**Source**

"""

Big Night Out began in a pub in New Cross (the name of which I have forgotten). 

Vic and Bob and their mates/hangers on would go to the Rub a Dub Club at The Greyhound in Sydenham and talk (loudly) throughout the entire show as if it was their space and someone had set up a cabaret club around them, rather than the other way around.

That's a true showbiz story.


----------



## El Sueno (Jan 24, 2007)

I thought it was The Goldsmiths Tavern in New Cross (I played a gig there with my old punk band Loophole)?

There'd be no Mighty Boosh without Big Night Out.


----------



## Biffo (Jan 24, 2007)

Loved it. I was probably guilty of over-quoting back then though  Think I might watch some for old time's sake. 

I was in the studio audience of the 1st episode of the 2nd series and had a chat with Les in the pub after. At the time it was a particularly exciting night in my young life.

I think Vic is a cock now but still really like Bob.

"""

**Short task 1**
Name every person the Big Night Out thread refers to by first name.
The entries that follow are unrelated to the Big Night Out thread.

**Information shown**
"""

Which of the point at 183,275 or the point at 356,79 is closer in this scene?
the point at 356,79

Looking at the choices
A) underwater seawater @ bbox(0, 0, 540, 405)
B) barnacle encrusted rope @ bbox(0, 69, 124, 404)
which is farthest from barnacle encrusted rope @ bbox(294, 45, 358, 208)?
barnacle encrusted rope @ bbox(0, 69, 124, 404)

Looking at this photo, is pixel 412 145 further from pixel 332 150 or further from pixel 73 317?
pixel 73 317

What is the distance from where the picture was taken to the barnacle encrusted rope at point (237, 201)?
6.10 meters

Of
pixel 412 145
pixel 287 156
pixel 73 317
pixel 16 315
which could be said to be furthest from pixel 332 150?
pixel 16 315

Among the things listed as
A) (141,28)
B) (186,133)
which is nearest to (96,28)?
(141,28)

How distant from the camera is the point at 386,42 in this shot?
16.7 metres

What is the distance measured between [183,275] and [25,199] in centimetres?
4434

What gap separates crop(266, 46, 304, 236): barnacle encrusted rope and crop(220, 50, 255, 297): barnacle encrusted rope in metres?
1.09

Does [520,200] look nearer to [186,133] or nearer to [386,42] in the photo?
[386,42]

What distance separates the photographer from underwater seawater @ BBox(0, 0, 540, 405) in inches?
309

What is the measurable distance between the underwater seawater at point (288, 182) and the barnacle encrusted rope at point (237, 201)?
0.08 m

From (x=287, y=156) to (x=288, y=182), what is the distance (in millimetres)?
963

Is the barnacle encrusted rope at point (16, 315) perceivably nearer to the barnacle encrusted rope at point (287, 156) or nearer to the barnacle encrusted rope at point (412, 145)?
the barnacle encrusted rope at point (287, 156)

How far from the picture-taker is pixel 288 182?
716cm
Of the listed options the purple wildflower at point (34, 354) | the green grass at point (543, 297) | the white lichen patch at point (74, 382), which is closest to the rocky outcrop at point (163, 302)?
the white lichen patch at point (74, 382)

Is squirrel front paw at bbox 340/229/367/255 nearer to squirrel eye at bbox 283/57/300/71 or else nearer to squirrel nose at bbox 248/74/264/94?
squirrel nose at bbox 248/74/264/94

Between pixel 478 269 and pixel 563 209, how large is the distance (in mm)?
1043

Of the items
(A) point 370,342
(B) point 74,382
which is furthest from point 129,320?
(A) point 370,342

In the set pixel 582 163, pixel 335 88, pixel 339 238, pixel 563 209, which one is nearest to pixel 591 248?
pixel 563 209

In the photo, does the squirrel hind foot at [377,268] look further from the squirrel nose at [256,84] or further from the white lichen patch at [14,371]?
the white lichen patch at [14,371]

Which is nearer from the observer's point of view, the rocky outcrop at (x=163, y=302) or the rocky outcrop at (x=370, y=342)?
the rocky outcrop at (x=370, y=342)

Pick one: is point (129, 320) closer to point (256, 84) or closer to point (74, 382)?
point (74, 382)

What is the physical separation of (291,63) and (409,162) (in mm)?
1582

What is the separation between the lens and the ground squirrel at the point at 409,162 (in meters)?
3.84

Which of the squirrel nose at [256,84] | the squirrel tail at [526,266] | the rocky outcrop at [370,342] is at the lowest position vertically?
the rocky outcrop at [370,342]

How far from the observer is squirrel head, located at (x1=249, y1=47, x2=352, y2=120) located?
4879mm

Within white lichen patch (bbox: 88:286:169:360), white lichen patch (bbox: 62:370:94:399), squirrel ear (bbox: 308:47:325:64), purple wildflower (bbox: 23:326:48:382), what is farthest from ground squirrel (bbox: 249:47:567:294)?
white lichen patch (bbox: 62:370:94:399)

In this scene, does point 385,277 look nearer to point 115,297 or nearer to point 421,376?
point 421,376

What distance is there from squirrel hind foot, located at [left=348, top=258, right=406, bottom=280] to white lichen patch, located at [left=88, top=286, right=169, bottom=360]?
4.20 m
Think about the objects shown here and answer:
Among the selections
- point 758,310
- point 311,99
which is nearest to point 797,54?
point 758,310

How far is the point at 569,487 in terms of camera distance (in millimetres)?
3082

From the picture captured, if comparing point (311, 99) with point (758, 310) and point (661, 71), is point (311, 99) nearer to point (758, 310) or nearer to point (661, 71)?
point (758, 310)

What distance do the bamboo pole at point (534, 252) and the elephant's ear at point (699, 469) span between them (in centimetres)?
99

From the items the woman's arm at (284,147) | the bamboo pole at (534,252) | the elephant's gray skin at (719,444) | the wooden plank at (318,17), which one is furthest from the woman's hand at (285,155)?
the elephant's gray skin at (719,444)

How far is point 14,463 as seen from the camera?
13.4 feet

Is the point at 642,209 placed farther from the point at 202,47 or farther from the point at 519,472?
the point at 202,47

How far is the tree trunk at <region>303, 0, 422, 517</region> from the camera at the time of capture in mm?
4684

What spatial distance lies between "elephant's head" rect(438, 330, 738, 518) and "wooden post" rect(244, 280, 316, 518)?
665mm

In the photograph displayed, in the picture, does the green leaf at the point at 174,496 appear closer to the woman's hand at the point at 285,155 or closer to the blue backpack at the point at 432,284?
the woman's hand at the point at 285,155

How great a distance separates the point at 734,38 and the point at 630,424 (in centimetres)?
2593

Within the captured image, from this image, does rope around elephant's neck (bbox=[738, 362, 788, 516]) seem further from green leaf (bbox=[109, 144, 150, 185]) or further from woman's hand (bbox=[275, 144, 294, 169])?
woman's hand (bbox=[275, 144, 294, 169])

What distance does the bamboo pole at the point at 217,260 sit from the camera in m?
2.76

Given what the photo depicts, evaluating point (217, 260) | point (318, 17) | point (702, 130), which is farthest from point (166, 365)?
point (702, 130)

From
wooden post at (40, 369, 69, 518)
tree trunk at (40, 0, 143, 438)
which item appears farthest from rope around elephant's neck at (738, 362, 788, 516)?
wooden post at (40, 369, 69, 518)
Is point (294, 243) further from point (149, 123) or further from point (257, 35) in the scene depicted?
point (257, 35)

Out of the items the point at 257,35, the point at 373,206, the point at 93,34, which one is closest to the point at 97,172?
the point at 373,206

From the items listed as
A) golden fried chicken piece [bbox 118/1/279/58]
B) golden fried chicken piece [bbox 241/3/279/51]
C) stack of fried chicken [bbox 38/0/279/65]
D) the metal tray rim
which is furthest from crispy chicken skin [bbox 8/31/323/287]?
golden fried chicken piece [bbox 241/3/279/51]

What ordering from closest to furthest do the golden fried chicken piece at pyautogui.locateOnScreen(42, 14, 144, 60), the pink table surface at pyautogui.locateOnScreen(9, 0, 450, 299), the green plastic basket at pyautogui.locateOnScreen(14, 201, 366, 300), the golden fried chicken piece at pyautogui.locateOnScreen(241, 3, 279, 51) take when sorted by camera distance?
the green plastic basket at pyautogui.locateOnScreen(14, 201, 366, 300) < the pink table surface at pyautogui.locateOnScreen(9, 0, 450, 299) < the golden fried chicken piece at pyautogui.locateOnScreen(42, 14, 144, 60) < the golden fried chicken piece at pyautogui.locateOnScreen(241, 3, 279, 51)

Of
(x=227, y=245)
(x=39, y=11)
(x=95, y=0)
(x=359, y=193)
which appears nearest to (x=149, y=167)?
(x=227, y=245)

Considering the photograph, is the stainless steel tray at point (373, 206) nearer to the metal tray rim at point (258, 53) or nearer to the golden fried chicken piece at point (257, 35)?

"""

**Short task 2**
Please show each line of the entries that contains the word "pixel".

**Written response 1**
Vic, Bob, Les

**Written response 2**
Looking at this photo, is pixel 412 145 further from pixel 332 150 or further from pixel 73 317?
pixel 73 317
pixel 412 145
pixel 287 156
pixel 73 317
pixel 16 315
which could be said to be furthest from pixel 332 150?
pixel 16 315
How far from the picture-taker is pixel 288 182?
Between pixel 478 269 and pixel 563 209, how large is the distance (in mm)?
In the set pixel 582 163, pixel 335 88, pixel 339 238, pixel 563 209, which one is nearest to pixel 591 248?
pixel 563 209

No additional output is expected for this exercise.